| Instructions to follow |
Reproduce exactly the lines from the line containing "What is the distance between" through the end of the records below, including both ends, and nothing else.

| Data for processing |
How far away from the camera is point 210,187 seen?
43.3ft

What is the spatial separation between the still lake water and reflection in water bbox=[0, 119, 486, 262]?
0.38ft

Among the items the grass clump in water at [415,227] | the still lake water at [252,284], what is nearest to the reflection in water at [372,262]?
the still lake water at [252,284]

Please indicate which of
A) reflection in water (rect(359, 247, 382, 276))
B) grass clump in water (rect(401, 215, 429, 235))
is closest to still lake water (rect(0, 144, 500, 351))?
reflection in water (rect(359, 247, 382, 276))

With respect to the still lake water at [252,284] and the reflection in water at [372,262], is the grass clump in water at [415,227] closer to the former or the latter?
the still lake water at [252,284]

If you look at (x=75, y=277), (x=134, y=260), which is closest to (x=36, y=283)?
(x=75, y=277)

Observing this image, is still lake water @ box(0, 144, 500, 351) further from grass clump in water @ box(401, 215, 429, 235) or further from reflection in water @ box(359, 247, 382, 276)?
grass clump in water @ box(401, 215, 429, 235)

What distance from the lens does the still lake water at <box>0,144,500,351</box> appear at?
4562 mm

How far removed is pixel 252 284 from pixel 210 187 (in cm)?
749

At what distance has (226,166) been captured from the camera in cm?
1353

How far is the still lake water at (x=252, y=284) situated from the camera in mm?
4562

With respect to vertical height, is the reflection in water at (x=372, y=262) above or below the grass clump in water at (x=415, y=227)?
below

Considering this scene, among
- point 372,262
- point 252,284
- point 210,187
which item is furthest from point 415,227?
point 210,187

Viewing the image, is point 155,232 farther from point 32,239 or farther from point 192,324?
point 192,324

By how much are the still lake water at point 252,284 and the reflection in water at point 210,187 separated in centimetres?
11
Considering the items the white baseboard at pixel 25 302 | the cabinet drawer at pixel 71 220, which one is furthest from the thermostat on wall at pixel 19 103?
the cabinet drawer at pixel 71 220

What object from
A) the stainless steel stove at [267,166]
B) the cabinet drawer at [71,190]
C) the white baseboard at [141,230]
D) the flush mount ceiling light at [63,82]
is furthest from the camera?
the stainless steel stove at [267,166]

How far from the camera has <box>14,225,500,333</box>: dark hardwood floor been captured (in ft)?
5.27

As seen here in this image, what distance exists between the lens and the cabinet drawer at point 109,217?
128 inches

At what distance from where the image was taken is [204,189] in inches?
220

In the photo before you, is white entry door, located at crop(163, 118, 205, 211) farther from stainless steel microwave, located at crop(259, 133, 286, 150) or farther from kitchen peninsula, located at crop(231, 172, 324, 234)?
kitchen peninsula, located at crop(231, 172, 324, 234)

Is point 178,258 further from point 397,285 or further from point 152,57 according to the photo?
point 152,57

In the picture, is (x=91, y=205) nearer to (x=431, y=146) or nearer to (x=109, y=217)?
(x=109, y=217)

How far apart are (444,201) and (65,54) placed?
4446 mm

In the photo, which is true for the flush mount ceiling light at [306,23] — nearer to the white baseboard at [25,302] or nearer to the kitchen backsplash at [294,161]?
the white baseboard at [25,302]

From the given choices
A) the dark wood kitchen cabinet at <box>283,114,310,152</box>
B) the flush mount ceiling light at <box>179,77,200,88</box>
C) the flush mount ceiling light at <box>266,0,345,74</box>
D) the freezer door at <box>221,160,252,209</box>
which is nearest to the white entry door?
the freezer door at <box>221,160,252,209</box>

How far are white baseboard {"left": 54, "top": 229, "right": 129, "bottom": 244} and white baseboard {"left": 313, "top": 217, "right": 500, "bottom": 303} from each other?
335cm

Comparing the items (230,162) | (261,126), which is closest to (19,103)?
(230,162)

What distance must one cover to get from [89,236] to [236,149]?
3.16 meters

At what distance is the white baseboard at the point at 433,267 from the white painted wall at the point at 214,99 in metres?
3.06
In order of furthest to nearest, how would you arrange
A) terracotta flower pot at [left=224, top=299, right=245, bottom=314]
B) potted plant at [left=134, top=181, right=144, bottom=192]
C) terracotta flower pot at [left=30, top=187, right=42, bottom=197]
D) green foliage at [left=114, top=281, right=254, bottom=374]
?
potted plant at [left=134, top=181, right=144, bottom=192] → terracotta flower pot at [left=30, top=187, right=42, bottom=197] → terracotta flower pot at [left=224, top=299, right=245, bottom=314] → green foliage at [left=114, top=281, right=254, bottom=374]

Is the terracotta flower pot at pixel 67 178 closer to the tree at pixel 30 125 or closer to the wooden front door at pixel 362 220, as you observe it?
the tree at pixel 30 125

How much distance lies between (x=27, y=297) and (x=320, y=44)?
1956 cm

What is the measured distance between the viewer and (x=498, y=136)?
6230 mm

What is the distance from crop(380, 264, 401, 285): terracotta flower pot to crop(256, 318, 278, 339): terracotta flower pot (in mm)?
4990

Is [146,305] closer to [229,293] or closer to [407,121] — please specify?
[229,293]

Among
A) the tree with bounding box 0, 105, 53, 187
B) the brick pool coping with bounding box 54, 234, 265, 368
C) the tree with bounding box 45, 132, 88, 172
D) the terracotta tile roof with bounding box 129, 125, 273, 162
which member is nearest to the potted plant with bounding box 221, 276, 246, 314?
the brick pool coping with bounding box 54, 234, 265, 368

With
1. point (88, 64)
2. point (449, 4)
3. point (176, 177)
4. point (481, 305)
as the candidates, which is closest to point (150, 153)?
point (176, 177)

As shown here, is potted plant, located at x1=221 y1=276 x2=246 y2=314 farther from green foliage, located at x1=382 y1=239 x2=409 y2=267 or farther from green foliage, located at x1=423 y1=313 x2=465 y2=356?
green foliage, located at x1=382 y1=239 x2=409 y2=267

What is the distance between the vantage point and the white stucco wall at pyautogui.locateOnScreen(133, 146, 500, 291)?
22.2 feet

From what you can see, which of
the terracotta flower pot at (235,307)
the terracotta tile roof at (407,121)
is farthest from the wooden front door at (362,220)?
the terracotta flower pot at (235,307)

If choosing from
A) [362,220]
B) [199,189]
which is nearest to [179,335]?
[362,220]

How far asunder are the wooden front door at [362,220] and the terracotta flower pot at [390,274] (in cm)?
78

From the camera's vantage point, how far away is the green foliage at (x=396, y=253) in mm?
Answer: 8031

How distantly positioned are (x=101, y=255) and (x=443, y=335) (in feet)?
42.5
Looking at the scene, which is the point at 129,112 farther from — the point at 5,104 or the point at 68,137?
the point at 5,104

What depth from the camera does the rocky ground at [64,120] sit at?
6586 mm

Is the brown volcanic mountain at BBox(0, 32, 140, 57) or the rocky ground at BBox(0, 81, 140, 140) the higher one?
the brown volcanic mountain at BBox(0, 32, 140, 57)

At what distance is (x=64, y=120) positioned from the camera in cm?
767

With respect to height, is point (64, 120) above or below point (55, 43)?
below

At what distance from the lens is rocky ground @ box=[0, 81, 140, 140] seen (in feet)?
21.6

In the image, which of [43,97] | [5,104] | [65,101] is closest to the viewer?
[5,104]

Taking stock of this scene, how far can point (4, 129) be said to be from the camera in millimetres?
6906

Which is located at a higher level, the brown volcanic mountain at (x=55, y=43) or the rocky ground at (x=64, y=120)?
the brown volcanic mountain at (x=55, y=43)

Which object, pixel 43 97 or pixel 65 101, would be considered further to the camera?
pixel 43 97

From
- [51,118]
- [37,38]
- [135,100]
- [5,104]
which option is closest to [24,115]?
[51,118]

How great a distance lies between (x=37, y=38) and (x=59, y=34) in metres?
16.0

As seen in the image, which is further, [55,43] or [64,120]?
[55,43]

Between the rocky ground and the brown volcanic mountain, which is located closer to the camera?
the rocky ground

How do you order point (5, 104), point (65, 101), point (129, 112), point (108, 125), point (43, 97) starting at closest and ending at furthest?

| Finished task |
What is the distance between the vantage point and the white stucco wall at pyautogui.locateOnScreen(133, 146, 500, 291)?
22.2 feet

From what you can see, which of
the terracotta flower pot at (235,307)
the terracotta tile roof at (407,121)
is farthest from the wooden front door at (362,220)?
the terracotta flower pot at (235,307)

If choosing from
A) [362,220]
B) [199,189]
which is nearest to [179,335]?
[362,220]

How far asunder are the wooden front door at [362,220] and the terracotta flower pot at [390,274] (in cm)?
78

From the camera's vantage point, how far away is the green foliage at (x=396, y=253) in mm?
Answer: 8031

How distantly positioned are (x=101, y=255) and (x=443, y=335) (in feet)?
42.5
Looking at the scene, which is the point at 129,112 farther from — the point at 5,104 or the point at 68,137?
the point at 5,104

What depth from the camera does the rocky ground at [64,120] sit at?
6586 mm

Is the brown volcanic mountain at BBox(0, 32, 140, 57) or the rocky ground at BBox(0, 81, 140, 140) the higher one?
the brown volcanic mountain at BBox(0, 32, 140, 57)

At what distance is (x=64, y=120) positioned from the camera in cm?
767

With respect to height, is point (64, 120) above or below point (55, 43)?
below

At what distance from the lens is rocky ground @ box=[0, 81, 140, 140] seen (in feet)?
21.6

In the image, which of [43,97] | [5,104] | [65,101] is closest to the viewer?
[5,104]

Taking stock of this scene, how far can point (4, 129) be said to be from the camera in millimetres?
6906

Which is located at a higher level, the brown volcanic mountain at (x=55, y=43) or the rocky ground at (x=64, y=120)?
the brown volcanic mountain at (x=55, y=43)

Which object, pixel 43 97 or pixel 65 101, would be considered further to the camera?
pixel 43 97

From
- [51,118]
- [37,38]
- [135,100]
- [5,104]
which option is closest to [24,115]?
[51,118]

How great a distance lies between (x=37, y=38) and (x=59, y=34) in metres?
16.0

As seen in the image, which is further, [55,43] or [64,120]?
[55,43]

Between the rocky ground and the brown volcanic mountain, which is located closer to the camera?
the rocky ground

How do you order point (5, 104), point (65, 101), point (129, 112), point (108, 125), point (43, 97) starting at closest and ending at furthest?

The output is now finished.